Monday, March 8, 2010

What's so special about Gin-Soaked Raisins?

Since I have arthritis pains in my wrists and hands, I have been trying out many different "home remedies." When I came across the gin-soaked raisin recipe, I was wondering what it could do for me?
I soaked my first batch:

2 cups of golden raisins
Enough gin to cover the raisins, about 1-2 cups.

I put it all in a glass bowl and covered with a saucer. It is good to stir it up every day until the liquid gets absorbed by the raisin. When they are nice and plump (usually about 3-4 days), you can start eating them. The idea is to eat 9 raisins every day. I am snacking on them several times throughout the day, without counting.

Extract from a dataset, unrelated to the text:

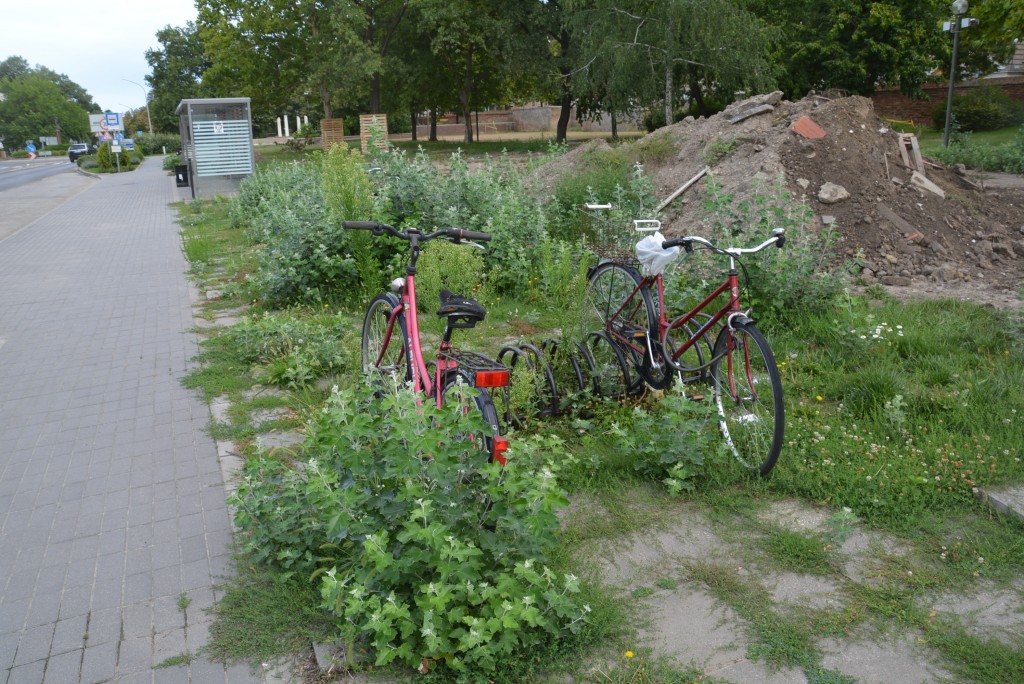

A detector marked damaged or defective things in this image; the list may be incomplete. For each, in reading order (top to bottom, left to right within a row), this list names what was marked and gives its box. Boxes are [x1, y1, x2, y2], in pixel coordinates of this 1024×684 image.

broken concrete chunk [790, 116, 823, 139]
broken concrete chunk [819, 181, 851, 202]
broken concrete chunk [909, 172, 946, 198]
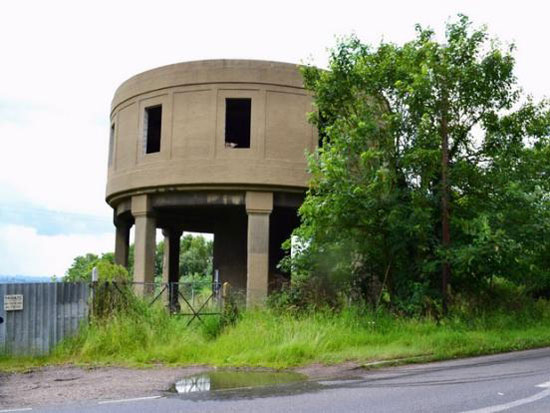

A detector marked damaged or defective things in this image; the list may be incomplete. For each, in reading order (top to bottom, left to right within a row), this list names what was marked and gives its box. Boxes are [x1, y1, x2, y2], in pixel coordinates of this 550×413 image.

Even after a few days I felt some improvements in the pain level of my wrists. Especially, as the day went on, my wrists and fingers became more flexible. That should be enough satisfaction, but I was curious why this could be such an effective remedy (I don't take any medications at all).

Here is what I learned:

Why are raisins effective for arthritis?
Grapes and raisins contain some natural pain relievers as well as anti-inflammatory properties. The natural compounds which work as pain relievers are ferulic acid, gentisic acid and salicylic acid which work similar to aspirin.
Anti-inflammatory properties like cinnamic acid, coumaric and ascorbic acid make grapes and raisins beneficial to soothe the heat of inflammation. Some experts claim that raisins are more effective than grapes since they don’t contain water.

Raisins are also a good source of antioxidants which protect from free radicals. Besides being rich in vitamins A and B complex, they also contain calcium, copper, boron, iron, phosphorus and potassium which are essential minerals.
All these elements contribute to the health benefits of raisins. They also contain a good amount of fiber which is important to stay regular in your elimination process.

Does Gin really contain juniper berries?
The word gin is derived from the Dutch word jenever which has its origin in Latin and means juniper. Gin is made by distilling rye or other grains, and flavoring it with juniper berries and some other botanicals. Juniper berries are harvested from the ever-green conifer plant and are rich in vitamin C and other antioxidants. They have their own medicinal benefits:

• Aides digestion
• Anti-inflammatory
• Antiseptic
• Appetite stimulant
• Blood purifier
• Diuretic
• Helps to dissolves kidney stones
• Prevents bacterial infections
• Prevents the crystallization of uric acid in the kidneys
• Promotes healthy joints
• Relieves gout
• Remedies for rheumatism and arthritis

Like with many medicinal formulations, originally the alcohol was used as a suspension medium for the beneficial juniper berries, but people developed a taste for this particular “tonic” and born was a popular alcoholic drink.

Here is an interesting fact from Rodale's Illustrated Encyclopedia of Herbs which may be the reason that the juniper has come to symbolize protection: "The plant's pungent aroma has long recommended it for driving away evil spirits and disease. Legend has it that juniper planted beside the front door will keep out witches; the only way for a witch to get past the plant was by correctly counting its needles."

* Gin soaked raisins can be eaten if you are not an alcoholic and if you are not suffering from gout.
* Pregnant women should also not partake of it.


Affection said...

This blog provided good info.
Thanks for being friend.

Shinta Maya said...

Can someone with Hepatitis B consume Gin-Soaked Raisins?

Unknown said...

Can a person with high uric acid try this recipe?